Rahma has been suffering from leukemia for three years and has been receiving chemotherapy in Jerusalem, but each time she goes to the hospital, she needs to prepare new papers and submit a travel permit to the Israeli side in order to be admitted to the hospital.

“For three years, I have been ill, and my husband and I have had to navigate bureaucratic procedures in order to receive treatment,” said Rahma Saeed, 43, a mother of three.

“Is it not enough that we suffer from a serious illness? Often there are no medicines in Gaza, and I have to go to the hospital in Jerusalem away from my husband and family,” she told Arab News.

She accompanied her mother to the hospital because her husband was refused an Israeli permit to pass from Gaza to Jerusalem, she said, adding that sometimes she went alone without any attendant.

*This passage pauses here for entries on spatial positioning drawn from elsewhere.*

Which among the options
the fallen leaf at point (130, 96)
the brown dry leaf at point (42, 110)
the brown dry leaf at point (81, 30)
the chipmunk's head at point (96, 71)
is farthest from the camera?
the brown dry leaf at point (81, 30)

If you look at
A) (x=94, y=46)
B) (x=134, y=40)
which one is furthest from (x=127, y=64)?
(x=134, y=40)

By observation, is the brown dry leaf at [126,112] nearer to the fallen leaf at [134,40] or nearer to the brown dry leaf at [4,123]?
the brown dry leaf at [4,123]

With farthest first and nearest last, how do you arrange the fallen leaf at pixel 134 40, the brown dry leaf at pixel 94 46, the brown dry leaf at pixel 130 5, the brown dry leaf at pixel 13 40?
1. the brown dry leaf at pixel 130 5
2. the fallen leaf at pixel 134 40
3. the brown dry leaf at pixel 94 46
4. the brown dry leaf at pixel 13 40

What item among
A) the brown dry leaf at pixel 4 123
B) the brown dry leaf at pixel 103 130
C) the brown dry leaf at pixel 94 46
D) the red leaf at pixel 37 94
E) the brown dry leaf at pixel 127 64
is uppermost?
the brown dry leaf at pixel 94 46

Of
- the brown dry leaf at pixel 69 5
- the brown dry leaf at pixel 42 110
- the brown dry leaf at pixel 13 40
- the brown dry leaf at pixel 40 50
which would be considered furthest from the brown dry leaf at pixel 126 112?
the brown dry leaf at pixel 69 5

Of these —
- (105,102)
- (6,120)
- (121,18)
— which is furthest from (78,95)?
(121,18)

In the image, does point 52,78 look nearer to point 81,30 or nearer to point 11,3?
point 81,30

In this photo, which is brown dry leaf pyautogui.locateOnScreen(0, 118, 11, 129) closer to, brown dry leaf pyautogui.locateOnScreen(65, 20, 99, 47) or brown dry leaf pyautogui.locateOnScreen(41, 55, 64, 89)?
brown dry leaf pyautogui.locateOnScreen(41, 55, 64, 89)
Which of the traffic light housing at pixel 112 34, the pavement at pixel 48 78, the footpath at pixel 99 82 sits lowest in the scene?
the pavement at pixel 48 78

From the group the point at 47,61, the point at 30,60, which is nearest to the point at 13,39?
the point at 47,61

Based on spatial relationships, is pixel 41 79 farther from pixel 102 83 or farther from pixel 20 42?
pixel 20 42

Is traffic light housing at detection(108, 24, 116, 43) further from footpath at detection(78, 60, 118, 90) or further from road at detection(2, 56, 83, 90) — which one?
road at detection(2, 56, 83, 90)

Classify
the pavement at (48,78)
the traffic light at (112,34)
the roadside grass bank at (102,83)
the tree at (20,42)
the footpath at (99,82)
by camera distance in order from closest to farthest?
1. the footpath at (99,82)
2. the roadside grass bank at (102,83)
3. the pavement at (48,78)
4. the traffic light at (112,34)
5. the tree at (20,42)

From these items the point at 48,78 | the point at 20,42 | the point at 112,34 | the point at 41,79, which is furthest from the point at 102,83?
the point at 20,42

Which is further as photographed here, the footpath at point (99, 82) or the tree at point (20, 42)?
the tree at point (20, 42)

The Palestinian Ministry of Health in Gaza has accused Israel of preventing about 50 percent of patients in the Gaza Strip from receiving treatment.

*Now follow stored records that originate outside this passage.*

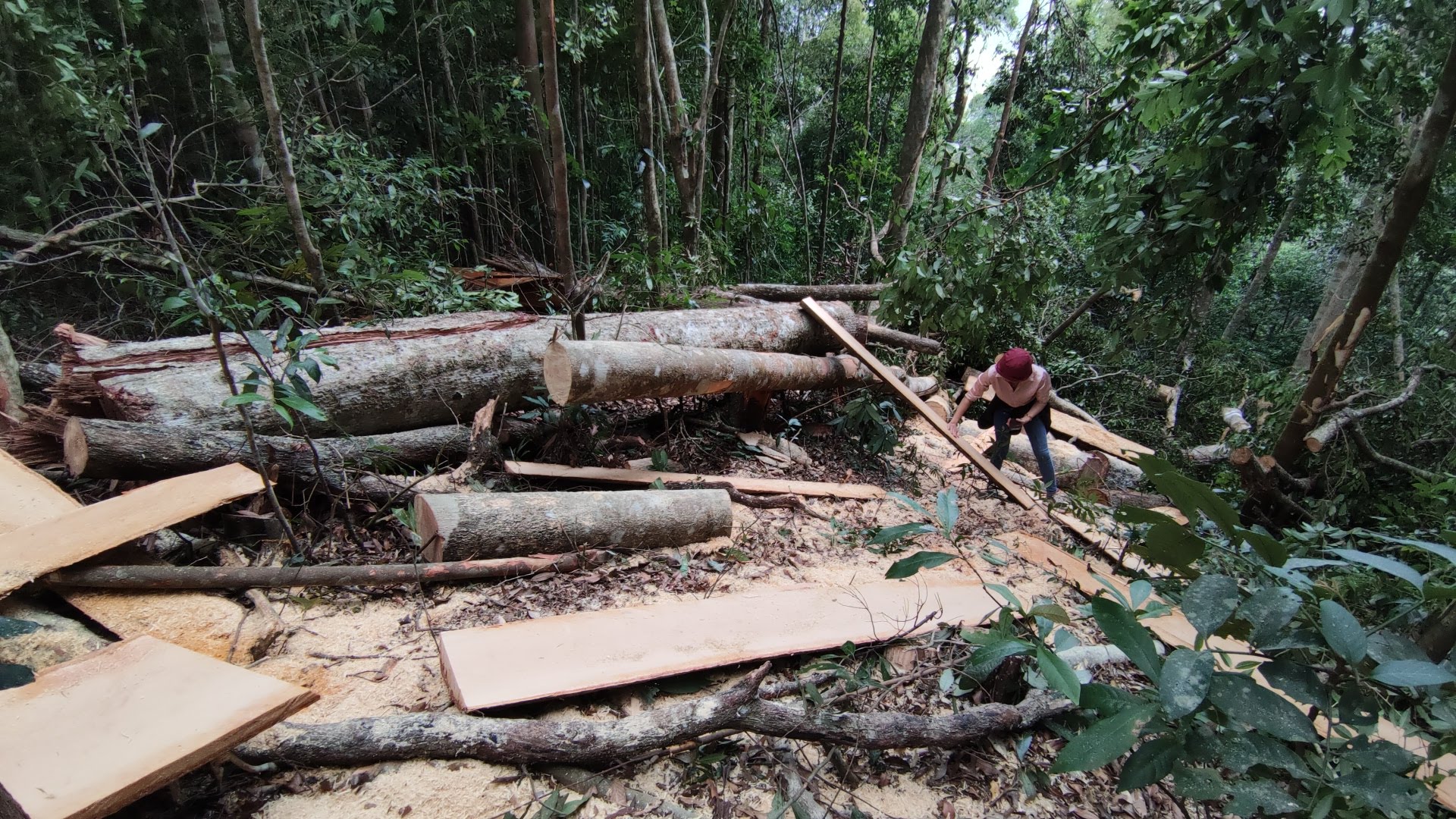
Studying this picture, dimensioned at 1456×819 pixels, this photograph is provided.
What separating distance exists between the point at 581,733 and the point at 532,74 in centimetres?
622

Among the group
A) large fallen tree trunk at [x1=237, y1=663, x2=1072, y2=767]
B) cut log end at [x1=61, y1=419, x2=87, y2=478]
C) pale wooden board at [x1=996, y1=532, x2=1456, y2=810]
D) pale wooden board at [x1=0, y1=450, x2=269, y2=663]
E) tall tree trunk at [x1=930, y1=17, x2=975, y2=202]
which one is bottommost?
pale wooden board at [x1=996, y1=532, x2=1456, y2=810]

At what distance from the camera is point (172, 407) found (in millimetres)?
2939

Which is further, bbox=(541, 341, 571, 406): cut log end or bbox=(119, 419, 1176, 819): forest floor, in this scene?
bbox=(541, 341, 571, 406): cut log end

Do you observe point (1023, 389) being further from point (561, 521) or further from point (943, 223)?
point (561, 521)

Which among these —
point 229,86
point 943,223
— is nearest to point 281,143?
point 229,86

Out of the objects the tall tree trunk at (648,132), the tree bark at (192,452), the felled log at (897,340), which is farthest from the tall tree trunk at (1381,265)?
the tree bark at (192,452)

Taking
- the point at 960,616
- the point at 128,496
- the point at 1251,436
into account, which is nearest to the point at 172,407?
the point at 128,496

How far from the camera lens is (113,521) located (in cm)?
223

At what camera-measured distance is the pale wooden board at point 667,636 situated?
6.41 ft

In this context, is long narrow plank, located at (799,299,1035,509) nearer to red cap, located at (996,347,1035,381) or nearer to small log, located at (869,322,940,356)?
red cap, located at (996,347,1035,381)

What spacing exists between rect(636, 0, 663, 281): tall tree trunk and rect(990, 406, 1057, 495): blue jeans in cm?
336

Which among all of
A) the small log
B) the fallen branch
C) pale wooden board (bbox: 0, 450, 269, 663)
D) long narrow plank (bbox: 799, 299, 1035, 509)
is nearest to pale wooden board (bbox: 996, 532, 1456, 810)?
long narrow plank (bbox: 799, 299, 1035, 509)

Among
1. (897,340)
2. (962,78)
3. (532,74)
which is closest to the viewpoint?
(532,74)

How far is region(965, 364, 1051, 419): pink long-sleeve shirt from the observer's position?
188 inches
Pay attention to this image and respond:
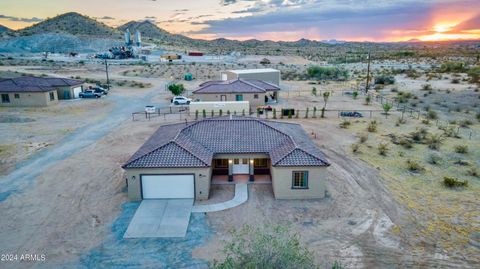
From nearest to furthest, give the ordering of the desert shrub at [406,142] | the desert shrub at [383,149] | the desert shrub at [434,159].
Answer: the desert shrub at [434,159] < the desert shrub at [383,149] < the desert shrub at [406,142]

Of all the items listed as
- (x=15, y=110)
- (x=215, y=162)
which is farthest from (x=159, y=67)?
(x=215, y=162)

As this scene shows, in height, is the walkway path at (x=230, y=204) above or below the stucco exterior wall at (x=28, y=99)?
below

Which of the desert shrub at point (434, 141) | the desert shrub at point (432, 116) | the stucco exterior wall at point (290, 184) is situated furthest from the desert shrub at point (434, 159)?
the desert shrub at point (432, 116)

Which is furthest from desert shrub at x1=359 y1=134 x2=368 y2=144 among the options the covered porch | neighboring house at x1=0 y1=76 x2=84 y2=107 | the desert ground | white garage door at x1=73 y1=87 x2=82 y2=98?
white garage door at x1=73 y1=87 x2=82 y2=98

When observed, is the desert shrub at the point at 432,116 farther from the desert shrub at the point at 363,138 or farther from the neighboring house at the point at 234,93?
the neighboring house at the point at 234,93

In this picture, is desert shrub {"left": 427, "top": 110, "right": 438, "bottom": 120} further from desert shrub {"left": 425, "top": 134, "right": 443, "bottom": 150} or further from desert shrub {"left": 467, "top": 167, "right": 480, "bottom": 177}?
desert shrub {"left": 467, "top": 167, "right": 480, "bottom": 177}

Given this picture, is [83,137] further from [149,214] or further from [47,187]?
[149,214]
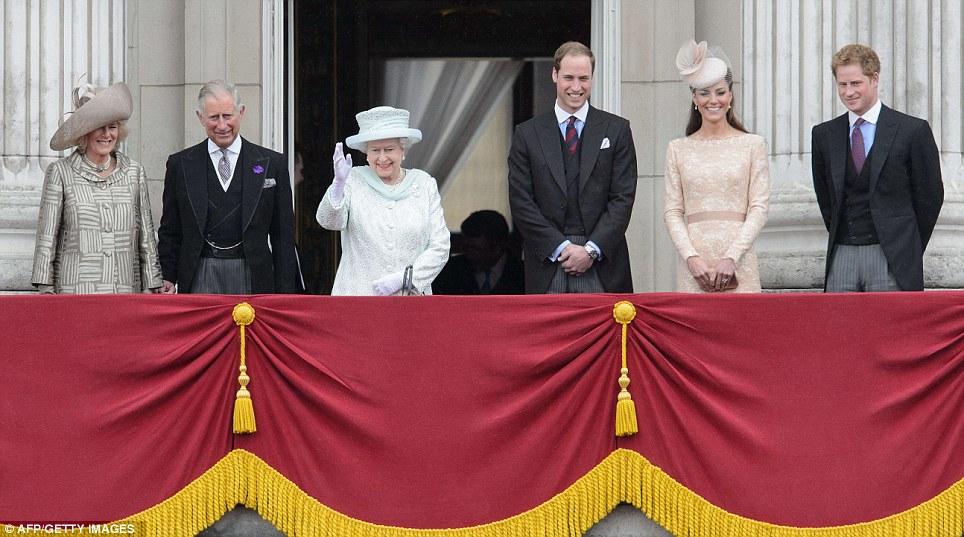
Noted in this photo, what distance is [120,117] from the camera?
8.56m

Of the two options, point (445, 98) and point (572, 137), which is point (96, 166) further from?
point (445, 98)

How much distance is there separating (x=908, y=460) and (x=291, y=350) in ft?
8.86

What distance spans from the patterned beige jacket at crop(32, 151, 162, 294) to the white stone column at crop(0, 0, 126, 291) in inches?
56.6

In a press conference held by the Ministry of Health in front of the Erez Crossing that separates Gaza and Israel, officials said that the continuation of the Israeli blockade has “deprived Gaza Strip patients of their treatment rights due to a 40 percent shortage of essential medicines, 32 percent of medical consumables and 60 percent of laboratory and blood bank equipment.”

They said that 1,922 patients could not reach the specialized hospitals in the West Bank, Jerusalem and Israel in time “due to the Israeli occupation’s procrastination and the failure to issue permits.”

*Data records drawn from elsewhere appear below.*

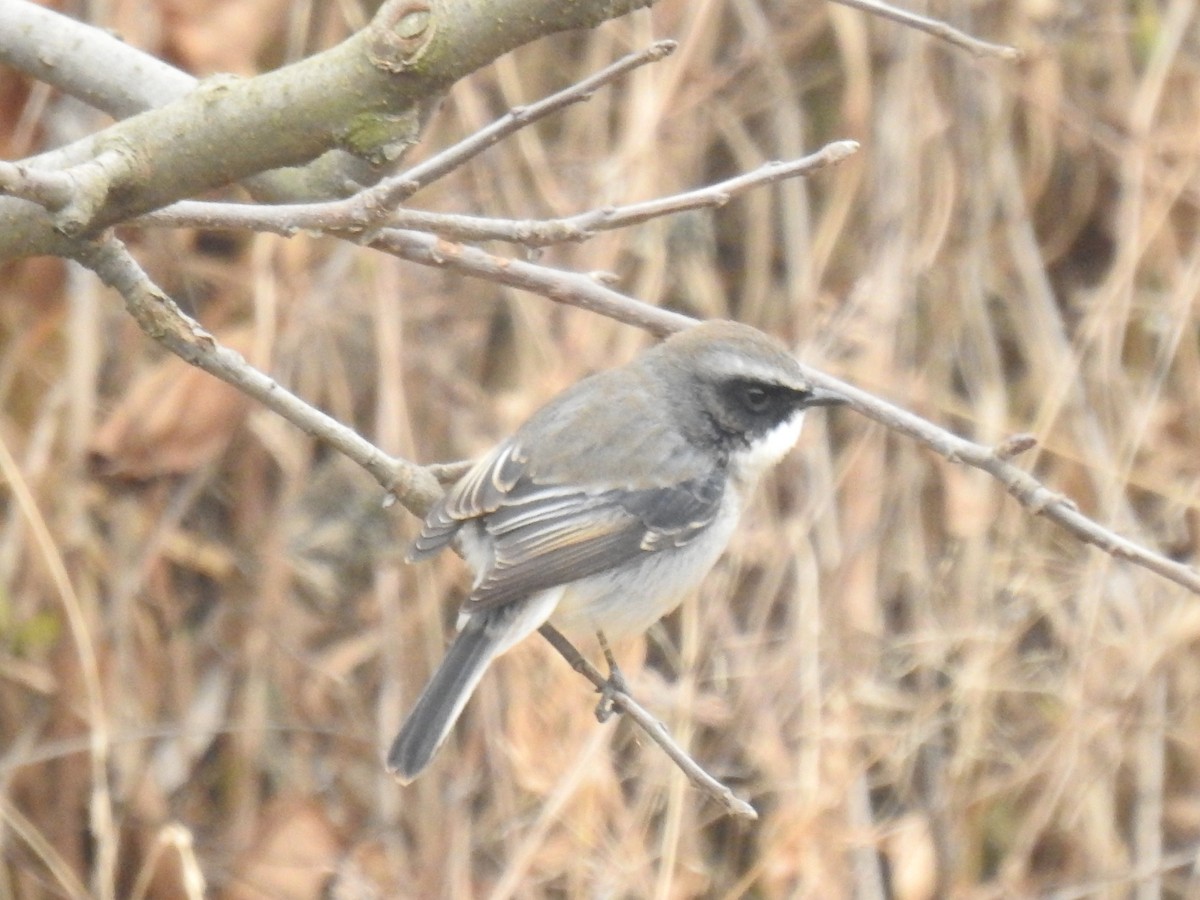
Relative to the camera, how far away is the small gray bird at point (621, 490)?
3.30 m

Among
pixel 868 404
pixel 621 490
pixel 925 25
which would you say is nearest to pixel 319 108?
pixel 925 25

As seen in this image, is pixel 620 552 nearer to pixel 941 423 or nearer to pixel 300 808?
pixel 300 808

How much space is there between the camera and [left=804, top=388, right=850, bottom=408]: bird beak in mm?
3299

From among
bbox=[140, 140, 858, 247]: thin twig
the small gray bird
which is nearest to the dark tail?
the small gray bird

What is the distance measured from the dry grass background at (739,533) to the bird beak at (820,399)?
3.44 ft

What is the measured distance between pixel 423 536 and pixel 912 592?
7.75ft

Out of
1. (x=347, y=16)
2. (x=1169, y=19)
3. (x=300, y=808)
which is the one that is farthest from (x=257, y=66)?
(x=1169, y=19)

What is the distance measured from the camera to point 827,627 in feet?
16.0

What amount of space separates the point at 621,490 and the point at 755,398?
15.1 inches

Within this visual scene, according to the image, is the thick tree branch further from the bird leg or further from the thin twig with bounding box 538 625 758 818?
the bird leg

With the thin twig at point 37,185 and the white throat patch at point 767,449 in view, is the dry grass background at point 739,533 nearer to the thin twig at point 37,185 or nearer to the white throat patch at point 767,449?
the white throat patch at point 767,449

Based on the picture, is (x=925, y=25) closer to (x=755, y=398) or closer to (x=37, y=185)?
(x=37, y=185)

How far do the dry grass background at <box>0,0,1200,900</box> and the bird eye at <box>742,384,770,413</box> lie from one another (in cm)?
86

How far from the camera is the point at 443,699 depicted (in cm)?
308
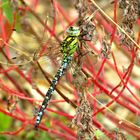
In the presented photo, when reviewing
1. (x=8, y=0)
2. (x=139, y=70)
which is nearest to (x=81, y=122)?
(x=8, y=0)

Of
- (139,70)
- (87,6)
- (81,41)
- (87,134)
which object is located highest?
(139,70)

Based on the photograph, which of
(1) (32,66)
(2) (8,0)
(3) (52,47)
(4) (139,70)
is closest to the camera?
(3) (52,47)

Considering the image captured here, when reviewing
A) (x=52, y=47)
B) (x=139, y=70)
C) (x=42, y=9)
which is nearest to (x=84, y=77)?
(x=52, y=47)

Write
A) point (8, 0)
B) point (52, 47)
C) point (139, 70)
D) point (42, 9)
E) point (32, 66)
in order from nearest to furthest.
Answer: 1. point (52, 47)
2. point (8, 0)
3. point (32, 66)
4. point (139, 70)
5. point (42, 9)

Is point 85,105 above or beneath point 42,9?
beneath

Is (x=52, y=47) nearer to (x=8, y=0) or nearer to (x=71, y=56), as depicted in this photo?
(x=71, y=56)

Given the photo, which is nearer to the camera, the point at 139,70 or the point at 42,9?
the point at 139,70

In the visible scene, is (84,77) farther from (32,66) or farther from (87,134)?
(32,66)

The press conference heard that 371 patients left the Gaza Strip for treatment without anyone accompanying them and that this number was the highest since last April, including those who lost their lives alone in inhumane conditions.

Palestinian cancer patients must also endure months-long delays in receiving the necessary Israeli permits, delays that have led to the death of a number of them since the beginning of this year, said officials.

A Palestinian patient in the Gaza Strip must obtain a medical referral from the Palestinian Authority for treatment in hospitals in the West Bank, Israel and sometimes Egypt and Jordan. They also need an Israeli permit in order to pass through the Erez Crossing.

The Ministry of Health organized an ambulance march from the Indonesian Hospital in northern Gaza toward the Erez Crossing before holding the press conference to highlight the “Save Gaza Patients” campaign.

The ministry accuses Israel of preventing the entry of 21 diagnostic X-ray machines into hospitals in the Gaza Strip and the spare parts needed to repair 87 broken medical equipment, including 12 X-ray machines.

The press conference called for “international, humanitarian and human rights institutions today, more than ever, to put pressure on the Israeli occupation to end the siege on Gaza.”

Rahma hopes to obtain her permit to travel to Jerusalem as soon as possible in order to complete her treatment and return to her husband and children in Gaza.